Dunn High School Sit-ins to be Featured on N.C. Highway Historical Marker
Friday, June 6, 2025

Dunn High School Sit-ins to be Featured on N.C. Highway Historical Marker

RALEIGH
Jun 6, 2025

Protests and legal action by American Indian citizens in Harnett County that led to school integration in 1961 soon will be recognized with a North Carolina Highway Historical Marker. The N.C. Highway Historical Marker Program is part of the N.C. Department of Natural and Cultural Resources.

The marker commemorating the Dunn High School sit-ins will be unveiled at 10 a.m. Friday, June 13, during a roadside ceremony at the intersection of West Cumberland Street and North Orange Street in Dunn.

Although the American Indians of the Harnett and Sampson County region have been recognized by the state as Coharie Indians since 1971, educational opportunities were limited in the preceding decades. Beginning in 1911, the state authorized separate schools for their children. By 1917, the Maple Grove Indian community that had formed near Dunn was large enough to begin petitioning for a school.

Maple Grove School opened in 1924. As many as 60 children attended at times, often taught by one teacher for grades 1 through 7. After grade 7, students had no school to attend until 1942, when the East Carolina Indian School opened in the New Bethel Indian community a few miles north of Clinton. Children in Harnett and Sampson counties traveled by bus, with the 35-mile trip taking about two hours each way.

By the mid-1950s, parents of students in the area became dissatisfied with the arrangement and began holding informal meetings at Maple Grove School. Between 1956 and 1960, parents of Indian children formally requested that their children be reassigned to Dunn High School but were denied.

On Aug. 30, 1960, Indian parents went to Dunn High School to register their children and were turned away. The next day, students and parents returned. The students quietly entered the classrooms and took seats. Two students were charged with trespassing. These sit-ins lasted several days and ended when a judge issued a restraining order prohibiting Indian parents and students from setting foot on Dunn High School property.

In October 1960, the families filed a lawsuit against the Harnett County Board of Education. A temporary order was signed by federal Judge Albert Reeves directing that the Indian children be admitted to Dunn High School until their eligibility could be determined.

By June 1961, the school board had received 40 applications for reassignment. On June 20, 1961, 20 students were approved for reassignment to Dunn High School, but 26 elementary-age Indian children were denied admission to the city’s elementary school.

The addition of Indian students to Dunn High School went reasonably well, it was reported. Later that year the parents returned to federal court to request that their younger children be admitted to Dunn’s segregated elementary schools. The county resisted, but in January 1964 a federal judge ordered the schools to admit 27 Indian elementary students. The county did not appeal, ending Indian school segregation in Harnett County.

## Challenge
From the article on the Dunn High School sit-ins, reproduce word for word the part from "By the mid-1950s, parents" up to and including "High School property.".

## Listed records
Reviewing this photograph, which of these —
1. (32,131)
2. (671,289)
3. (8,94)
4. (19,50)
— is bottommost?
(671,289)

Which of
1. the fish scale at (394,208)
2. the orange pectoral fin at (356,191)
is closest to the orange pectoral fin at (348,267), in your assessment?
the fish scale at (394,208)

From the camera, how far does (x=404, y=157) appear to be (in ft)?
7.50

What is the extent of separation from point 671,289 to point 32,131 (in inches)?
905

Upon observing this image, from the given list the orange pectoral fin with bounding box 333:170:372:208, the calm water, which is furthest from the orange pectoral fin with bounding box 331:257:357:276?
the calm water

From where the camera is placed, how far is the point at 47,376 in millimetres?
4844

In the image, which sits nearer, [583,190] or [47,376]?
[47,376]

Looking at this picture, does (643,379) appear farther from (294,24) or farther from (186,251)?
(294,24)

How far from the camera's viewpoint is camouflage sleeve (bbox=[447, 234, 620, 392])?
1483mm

## Problem solution
By the mid-1950s, parents of students in the area became dissatisfied with the arrangement and began holding informal meetings at Maple Grove School. Between 1956 and 1960, parents of Indian children formally requested that their children be reassigned to Dunn High School but were denied.

On Aug. 30, 1960, Indian parents went to Dunn High School to register their children and were turned away. The next day, students and parents returned. The students quietly entered the classrooms and took seats. Two students were charged with trespassing. These sit-ins lasted several days and ended when a judge issued a restraining order prohibiting Indian parents and students from setting foot on Dunn High School property.